BEGIN DATA SUPPLIED
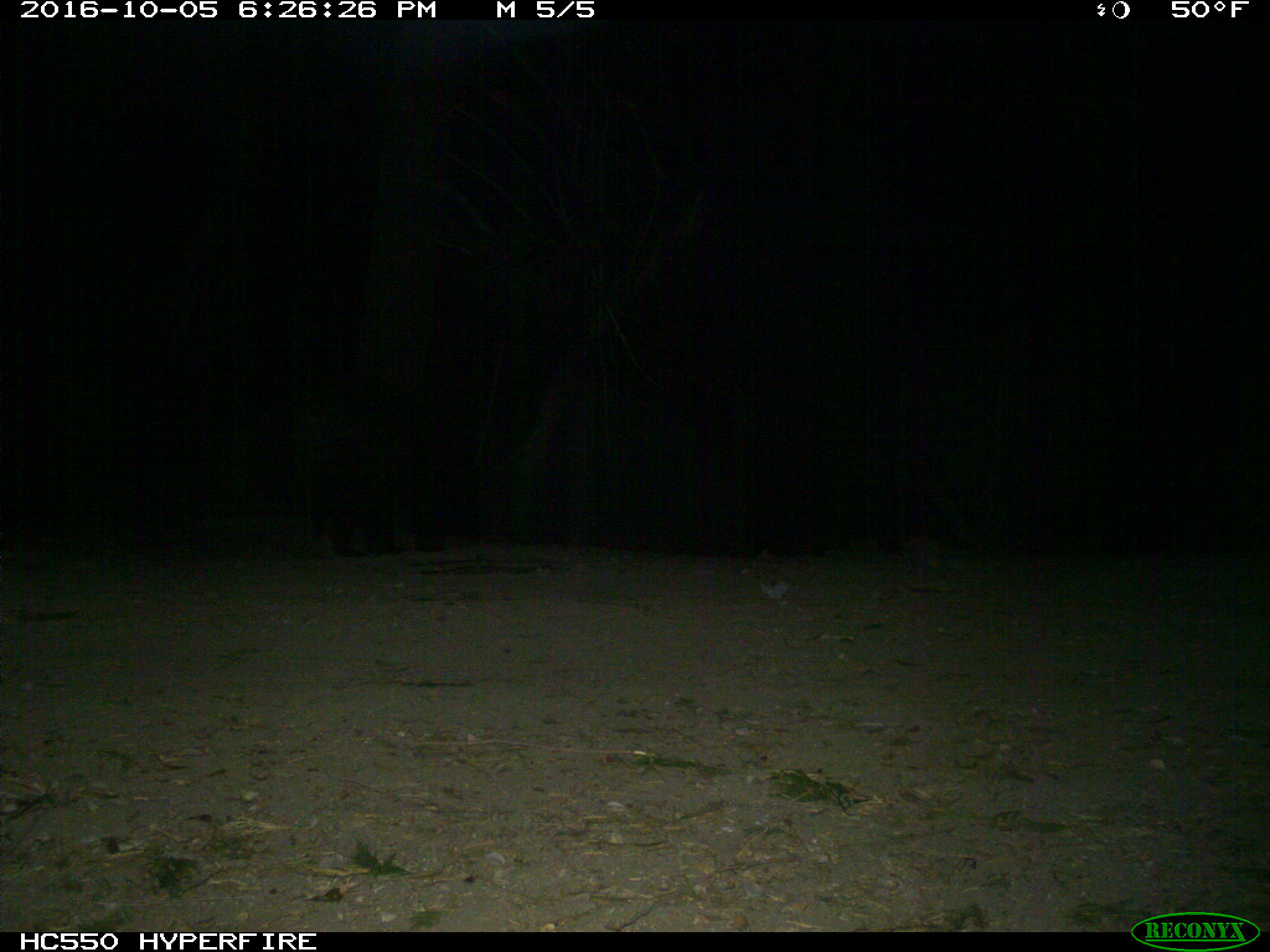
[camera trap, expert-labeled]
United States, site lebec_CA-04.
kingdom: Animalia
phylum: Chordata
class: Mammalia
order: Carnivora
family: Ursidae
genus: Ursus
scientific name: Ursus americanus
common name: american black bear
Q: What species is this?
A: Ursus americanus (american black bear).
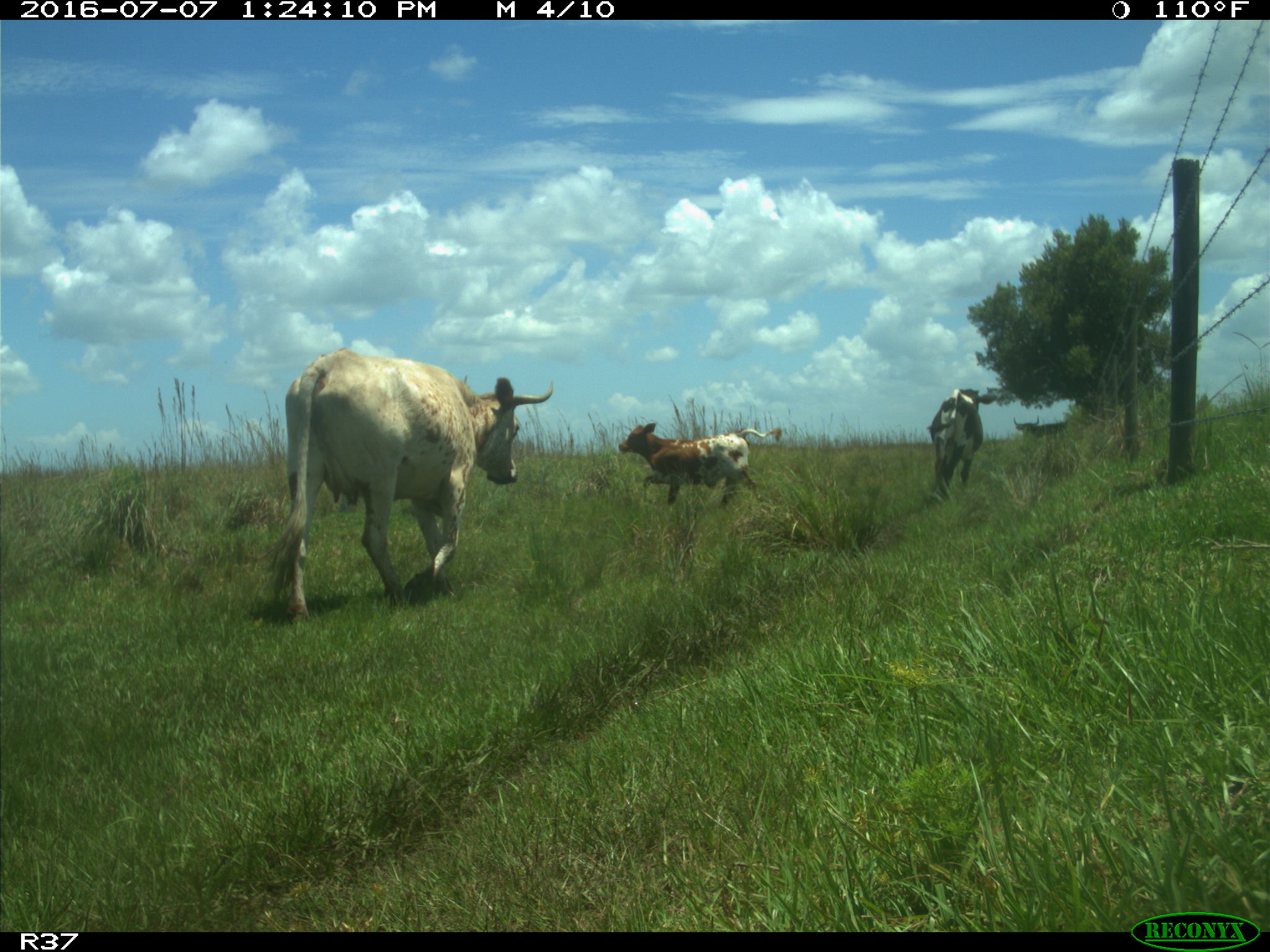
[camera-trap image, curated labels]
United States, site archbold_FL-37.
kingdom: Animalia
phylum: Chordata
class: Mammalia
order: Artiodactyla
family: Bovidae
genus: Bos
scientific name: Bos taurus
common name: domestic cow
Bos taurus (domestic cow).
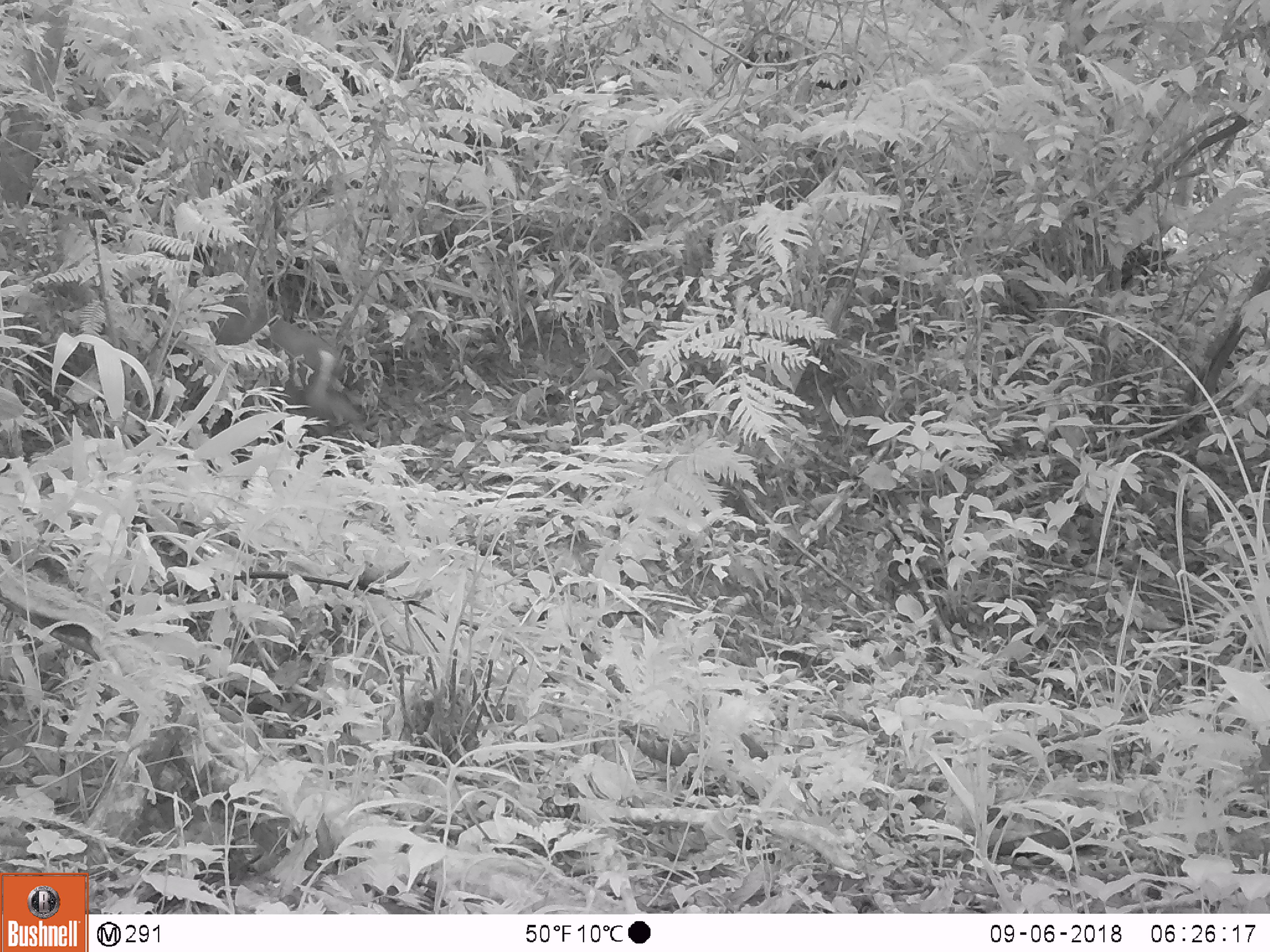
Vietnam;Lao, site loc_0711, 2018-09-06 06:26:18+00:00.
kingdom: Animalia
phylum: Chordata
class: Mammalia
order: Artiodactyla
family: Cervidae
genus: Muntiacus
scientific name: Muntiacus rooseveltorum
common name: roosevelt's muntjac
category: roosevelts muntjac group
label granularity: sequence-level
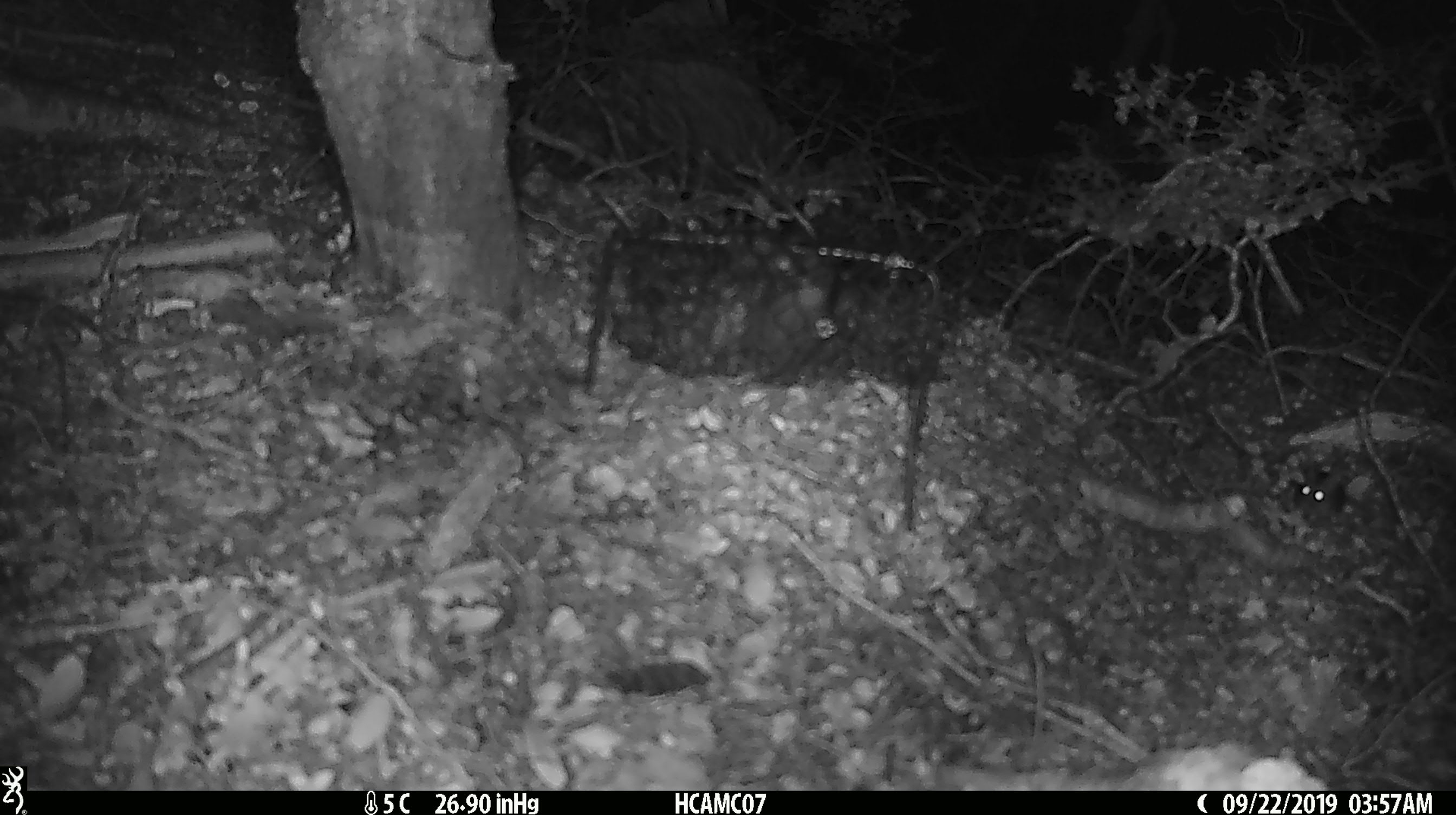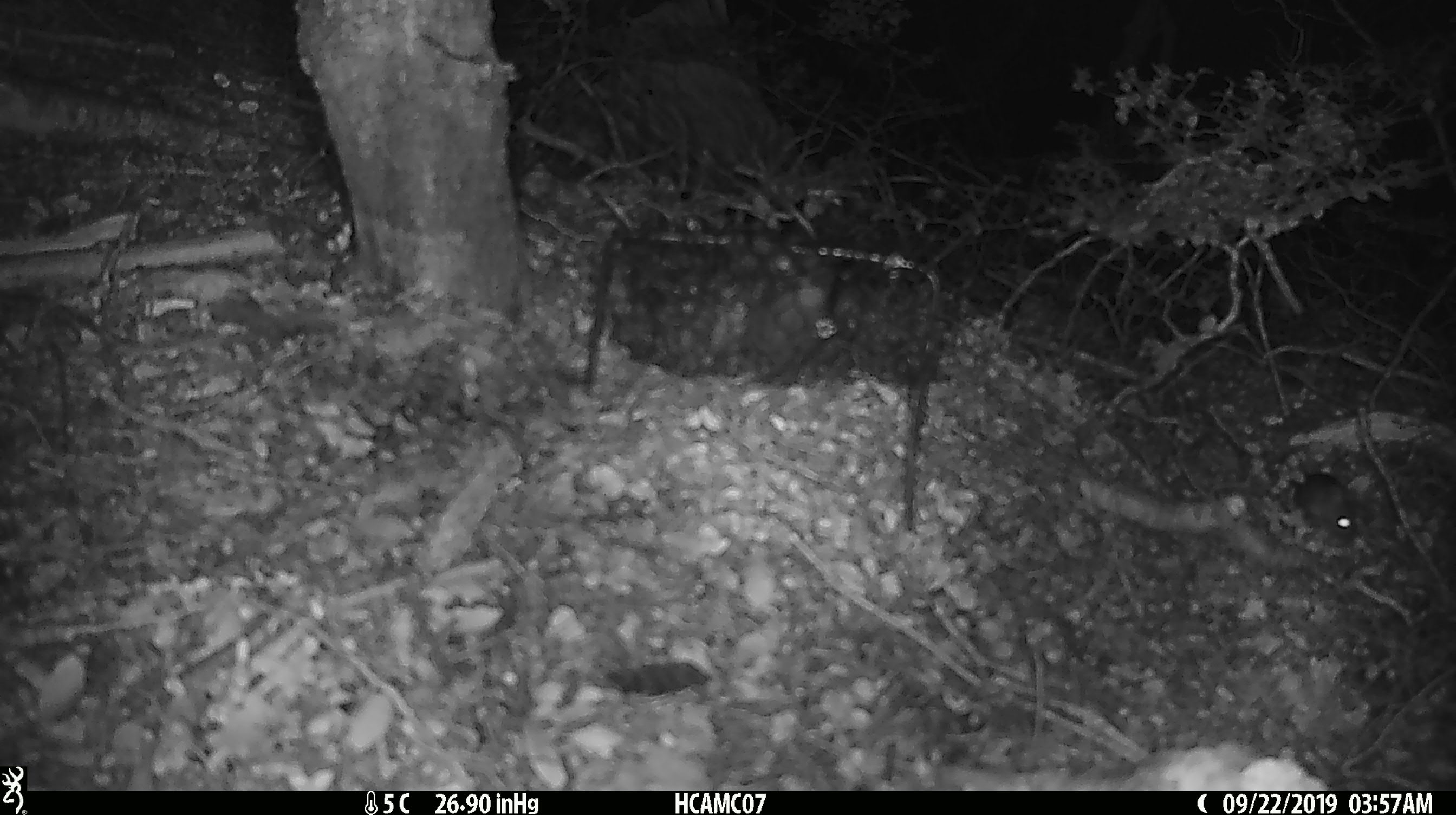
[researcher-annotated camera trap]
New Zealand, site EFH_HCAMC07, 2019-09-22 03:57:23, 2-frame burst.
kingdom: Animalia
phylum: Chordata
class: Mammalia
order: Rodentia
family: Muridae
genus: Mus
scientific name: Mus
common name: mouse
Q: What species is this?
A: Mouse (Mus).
END DATA SUPPLIED
* REQUIREMENT:
In the data, the line that contains "genus: Ursus" begins the part to write out; restate it and each line after it word for word through the end, with no pictures.

* EXERCISE OUTPUT:
genus: Ursus
scientific name: Ursus americanus
common name: american black bear
Q: What species is this?
A: Ursus americanus (american black bear).
[camera-trap image, curated labels]
United States, site archbold_FL-37.
kingdom: Animalia
phylum: Chordata
class: Mammalia
order: Artiodactyla
family: Bovidae
genus: Bos
scientific name: Bos taurus
common name: domestic cow
Bos taurus (domestic cow).
Vietnam;Lao, site loc_0711, 2018-09-06 06:26:18+00:00.
kingdom: Animalia
phylum: Chordata
class: Mammalia
order: Artiodactyla
family: Cervidae
genus: Muntiacus
scientific name: Muntiacus rooseveltorum
common name: roosevelt's muntjac
category: roosevelts muntjac group
label granularity: sequence-level
[researcher-annotated camera trap]
New Zealand, site EFH_HCAMC07, 2019-09-22 03:57:23, 2-frame burst.
kingdom: Animalia
phylum: Chordata
class: Mammalia
order: Rodentia
family: Muridae
genus: Mus
scientific name: Mus
common name: mouse
Q: What species is this?
A: Mouse (Mus).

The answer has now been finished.